• **Passage shown**
::::::::

Winner of the 2022 Joseph W. Elder Prize in the Indian Social Sciences, Merchants of Virtue explores the question of what it meant to be Hindu in precolonial South Asia. Divya Cherian presents a fine-grained study of everyday life and local politics in the kingdom of Marwar in eighteenth-century western India to uncover how merchants enforced their caste ideals of vegetarianism and bodily austerity as universal markers of Hindu identity. Using legal strategies and alliances with elites, these merchants successfully remade the category of “Hindu,” setting it in contrast to “Untouchable” in a process that reconfigured the Muslim in caste terms. In a history pertinent to understanding India today, Cherian establishes the centrality of caste to the early-modern Hindu self and to its imagination of inadmissible others.

Divya Cherian is Assistant Professor of History at Princeton University.

How did you decide to focus on this topic?

The book came out of my education in Jawaharlal Nehru University (JNU), where I encountered urgent and impassioned debates about the persistence of caste and the ways caste is swept under the rug. Anti-caste critiques emphasized how the annihilation of caste is always deferred, a goal to be achieved when other more pressing or “fundamental” ends are attained. Turning back from these debates and looking at the curriculum, I noticed a dearth of scholarship on the history of caste in the operation of state and social power in early modern India —in the centuries immediately prior to British colonial conquest.

Rajasthan had the types of rich archives of everyday life and non-elite encounters with state authority that might generate insights into the history of caste in pre-colonial, early modern South Asia. This is how I embarked on a deep dive into the administrative records of Marwar, also known by the name of its capital, Jodhpur. As I worked through the materials I had gathered, I realized that the mercantile communities of the region were playing a much more powerful role in the ordering of social life than I expected.

::::::::

• **Required actions**
• A. According to the passage on Merchants of Virtue, what prize did the book win?
• B. Reproduce word for word the part of the passage on Merchants of Virtue from "Winner of the" to "of inadmissible others.".
• C. In the passage on Merchants of Virtue, which words appear inside quotation marks? List each one.

• **Given material**
::::::::

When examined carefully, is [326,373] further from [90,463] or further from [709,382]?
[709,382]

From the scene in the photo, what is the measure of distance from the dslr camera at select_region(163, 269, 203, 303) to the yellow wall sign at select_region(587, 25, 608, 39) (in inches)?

::::::::

• **In response**
• A. The 2022 Joseph W. Elder Prize in the Indian Social Sciences.

• B.
Winner of the 2022 Joseph W. Elder Prize in the Indian Social Sciences, Merchants of Virtue explores the question of what it meant to be Hindu in precolonial South Asia. Divya Cherian presents a fine-grained study of everyday life and local politics in the kingdom of Marwar in eighteenth-century western India to uncover how merchants enforced their caste ideals of vegetarianism and bodily austerity as universal markers of Hindu identity. Using legal strategies and alliances with elites, these merchants successfully remade the category of “Hindu,” setting it in contrast to “Untouchable” in a process that reconfigured the Muslim in caste terms. In a history pertinent to understanding India today, Cherian establishes the centrality of caste to the early-modern Hindu self and to its imagination of inadmissible others.

• C.
Hindu
Untouchable
fundamental